Аратов еще не успел произнести это последнее слово, как вдруг почувствовал, что кто-то быстро подошел к нему сзади — как тогда, на бульваре — и положил ему руку на плечо. Он обернулся — и никого не увидел. Но то ощущение ее присутствия стало таким явственным, таким несомненным, что он опять торопливо оглянулся…

Что это?! На его кресле, в двух шагах от него, сидит женщина, вся в черном. Голова отклонена в сторону, как в стереоскопе… Это она! Это Клара! Но какое строгое, какое унылое лицо!

Аратов тихо опустился на колени. Да; он был прав тогда: ни испуга, ни радости не было в нем — ни даже удивления… Даже сердце его стало тише биться. Одно в нем было сознание, одно чувство: «А! наконец! наконец!»

— Клара, — заговорил он слабым, но ровным голосом, — отчего ты не смотришь на меня?

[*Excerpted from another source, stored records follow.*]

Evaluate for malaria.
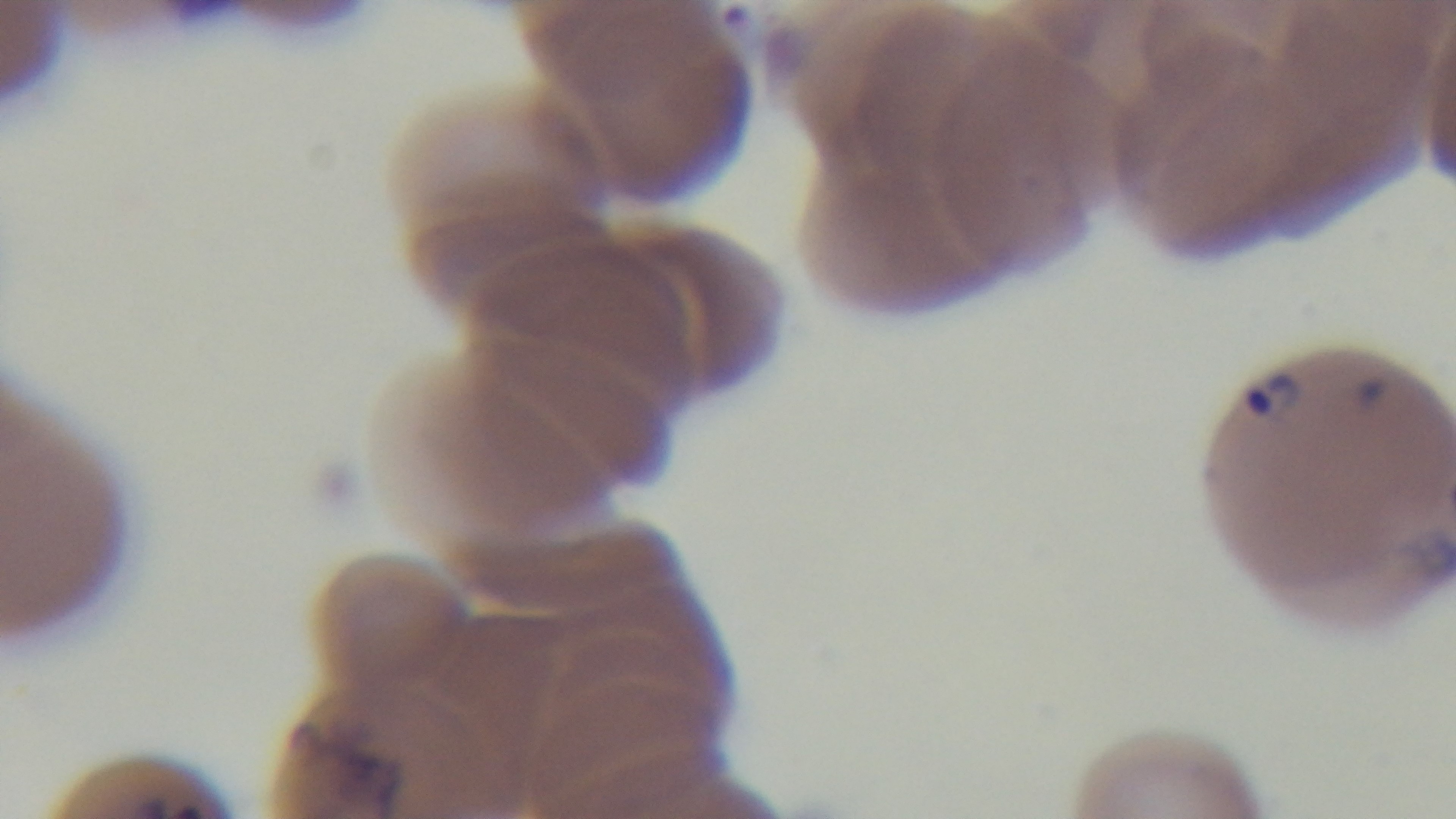
It is infected.

Summary:
  - Capture: mounted 4K digital camera
  - Modality: light microscopy
  - Field of view: single
  - Stain: Giemsa
  - Preparation: thin
  - Objective: 100x oil immersionName the cell type shown.
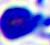
This is a leukocyte.

400x magnification. Micrograph.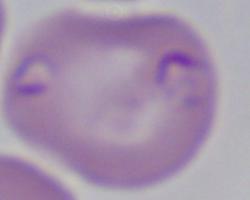

1000x magnification. Photomicrograph. A Babesia parasite is seen.Name the blood parasite species.
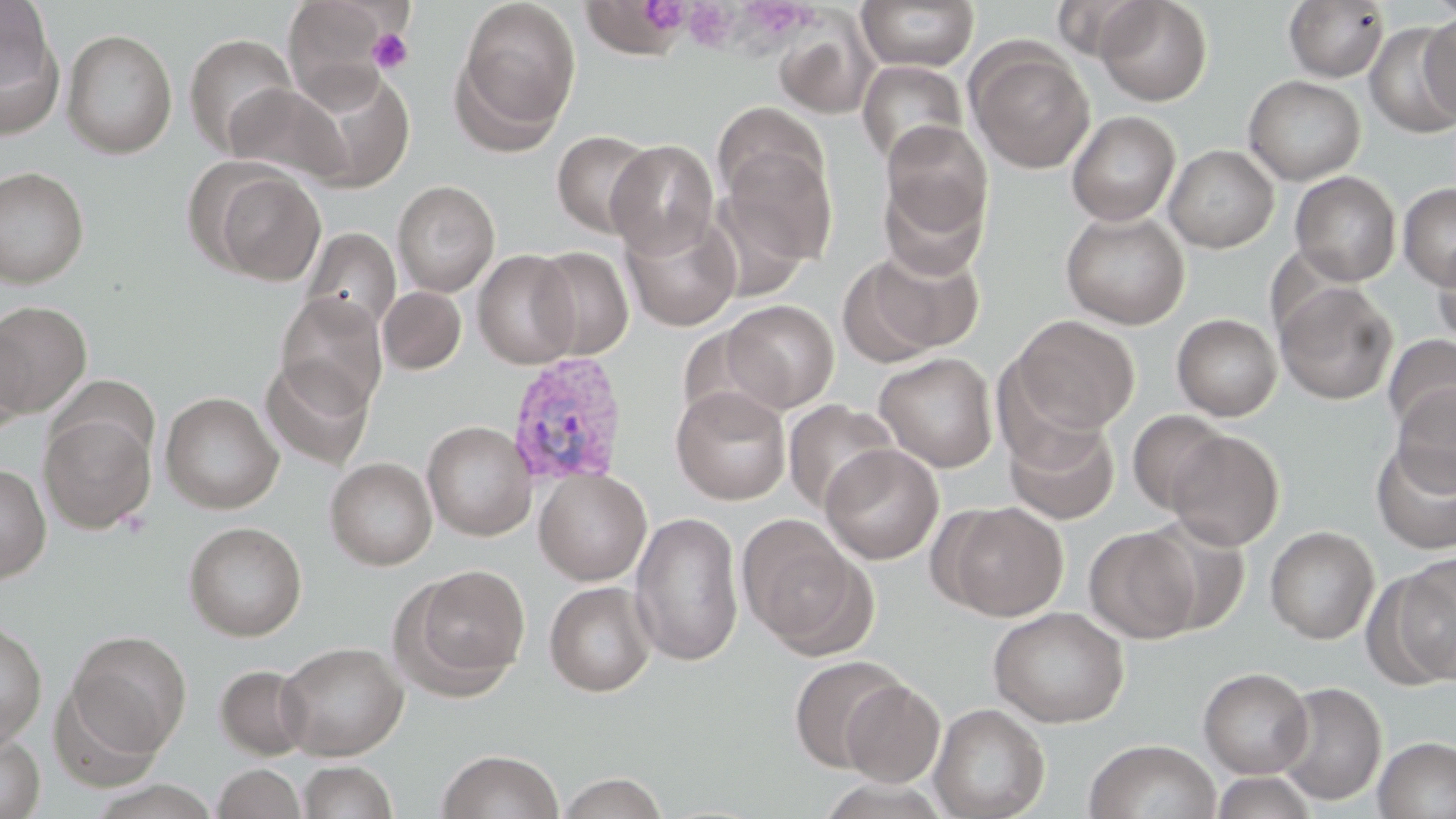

Я знаю, что это ты… но ведь я могу подумать, что мое вооображение создало образ, подобный тому…(Он указал рукою в направлении стереоскопа.) Докажи мне, что это ты… обернись ко мне, посмотри на меня, Клара!

Рука Клары медленно приподнялась… и упала снова.

— Клара, Клара! обернись ко мне!

И голова Клары тихо повернулась, опущенные веки раскрылись, и темные зрачки ее глаз вперились в Аратова.

Он подался немного назад — и произнес одно протяжное, трепетное:

— А!

Клара пристально смотрела на него… но ее глаза, ее черты сохраняли прежнее задумчиво-строгое, почти недовольное выражение. С этим именно выражением на лице явилась она на эстраду в день литературного утра — прежде чем увидела Аратова. И так же, как в тот раз, она вдруг покраснела, лицо оживилось, вспыхнул взор — и радостная, торжествующая улыбка раскрыла ее губы…

— Я прощен! — воскликнул Аратов. — Ты победила… Возьми же меня! Ведь я твой — и ты моя!

Он ринулся к ней, он хотел поцеловать эти улыбающиеся, эти торжествующие губы — и он поцеловал их, он почувствовал их горячее прикосновение, он почувствовал даже влажный холодок ее зубов — и восторженный крик огласил полутемную комнату.

Вбежавшая Платонида Ивановна нашла его в обмороке. Он стоял на коленях; голова его лежала на кресле; протянутые вперед руки бессильно свисли; бледное лицо дышало упоением безмерного счастия.

Платонида Ивановна так и упала возле него, обняла его стан, залепетала:

— Яша! Яшенька! Яшенёночек!! — попыталась приподнять его своими костлявыми руками… он не шевелился. Тогда Платонида Ивановна принялась кричать не своим голосом. Вбежала служанка. Вдвоем они кое-как его подняли, усадили, начали прыскать в него водою — да еще с образа…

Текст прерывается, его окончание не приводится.